The basic procedure was as in Experiment 1. However, the design was extended to investigate whether the pitch differences found in enunciating the same words on different days should be taken to reflect imprecisions in the subjects’ absolute pitch templates, or whether other factors were responsible.
To this end, each subject was asked to read out the word list twice in each session, with roughly 20 seconds intervening between the two readings. The same word list was therefore read out four times; twice on each of the two different days. Four difference scores were then calculated: (1) between the first readings on Day 1 and Day 2, (2) between the second readings on Day 1 and Day 2, (3) between the first and second readings on Day 1, and (4) between the first and second readings on Day 2.
The results are displayed in the table below. As can be seen, remarkable and surprising consistencies were obtained. For all comparisons, half of the subjects showed averaged pitch differences of less than .5 semitone, and one-third of the subjects showed averaged pitch differences of less than .25 semitone. In addition, statistical analyses found no significant difference in the degree of pitch consistency in reading out the word list on different days, compared with reading it twice in immediate succession. This leads us to conclude that although the pitch differences obtained were remarkably small, they nevertheless underestimated the precision of the subjects’ absolute pitch templates.
PITCH DIFFERENCE
(FRACTIONS OF A SEMITONE)
Mandarin speakers. Differences between the pitches produced in reading the list of words on different occasions. The table displays, for each comparison, the number of subjects whose difference scores fell in each .25 semitone bin.
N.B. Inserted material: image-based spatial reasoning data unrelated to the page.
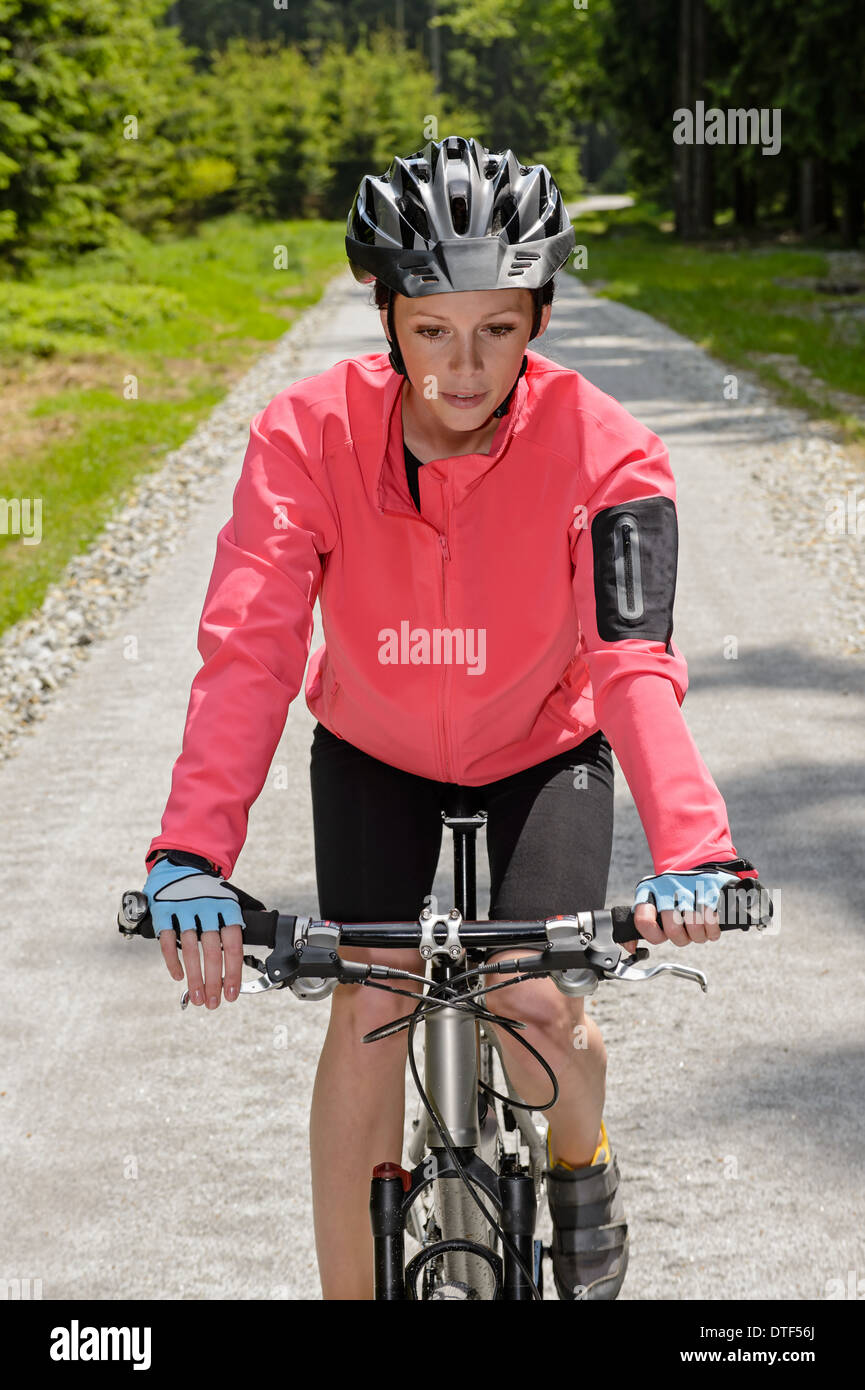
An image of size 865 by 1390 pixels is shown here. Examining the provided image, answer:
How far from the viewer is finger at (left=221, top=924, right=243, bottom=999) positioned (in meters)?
2.07

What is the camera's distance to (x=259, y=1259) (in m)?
3.43

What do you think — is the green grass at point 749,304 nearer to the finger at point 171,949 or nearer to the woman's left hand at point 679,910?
the woman's left hand at point 679,910

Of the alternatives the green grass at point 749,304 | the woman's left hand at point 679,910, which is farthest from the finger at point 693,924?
the green grass at point 749,304

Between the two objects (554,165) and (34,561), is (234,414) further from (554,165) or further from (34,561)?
(554,165)

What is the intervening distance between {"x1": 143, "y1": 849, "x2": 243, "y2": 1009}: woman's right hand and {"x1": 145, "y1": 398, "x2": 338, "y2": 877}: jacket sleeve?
0.16 m

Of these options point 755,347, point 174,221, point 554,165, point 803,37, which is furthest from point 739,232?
point 554,165

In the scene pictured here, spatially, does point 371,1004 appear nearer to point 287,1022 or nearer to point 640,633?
point 640,633

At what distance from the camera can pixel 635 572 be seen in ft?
8.20

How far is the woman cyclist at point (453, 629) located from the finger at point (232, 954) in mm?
277

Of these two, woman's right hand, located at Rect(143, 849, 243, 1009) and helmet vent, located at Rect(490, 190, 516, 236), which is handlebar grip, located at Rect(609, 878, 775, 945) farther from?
helmet vent, located at Rect(490, 190, 516, 236)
First reading; Day 1 vs. Day2 Second reading; Day 1 vs. Day 2
 First vs. Second Reading; Day 1 First vs. second reading; Day 2
Sound Demonstrations 3 and 4 present, for two subjects, the first readings of the word list on Day 1 and on Day 2. In each case, the two readings have been interleaved as in Demonstrations 1 and 2, so as to enable direct comparisons to be made between the pitches produced by each word on the different days. Demonstration 3 presents these readings by a male subject, and Demonstration 4 by 
a female subject.
Sound Demonstration 3 (44.1 KHz, 16-bit, mono, 2.9 MB)
Sound Demonstration 4 (44.1 KHz, 16-bit, mono, 3.5 MB)
In summary, the findings show that speakers of Vietnamese and Mandarin possess an extraordinarily precise form of absolute pitch, which is reflected in their enunciation of words. Since all except one of the subjects in the study had received little or no musical training, we conclude that this ability resulted from their early acquisition of tone language, so that they had learned to associate pitches with meaningful words very early in life.4
Footnotes
1. The subjects (two male and five female) ranged in age from 27 to 56 years, and had grown up in different regions of Vietnam. They had been living in the U.S. for periods ranging from a few months to 17 years. All subjects had had very little or no musical training.
2. The pitch estimates were averaged along the musical scale, and so along a log frequency continuum.
3. The subjects (seven male and eight female) were all graduate students at the University of California, San Diego, and had grown up in different regions of the P.R.C. They had been living in the U.S. for periods ranging from a few months to six years. All but one subject had had very little or no musical training.
4. We are grateful to Vincent Hsieh, Leonard Zhang, Karin Liu, Van Doan, Quyen Doan, Lynsey Doan, Phi Nguyen, and Larry McClure for their contributions in the different phases of the study.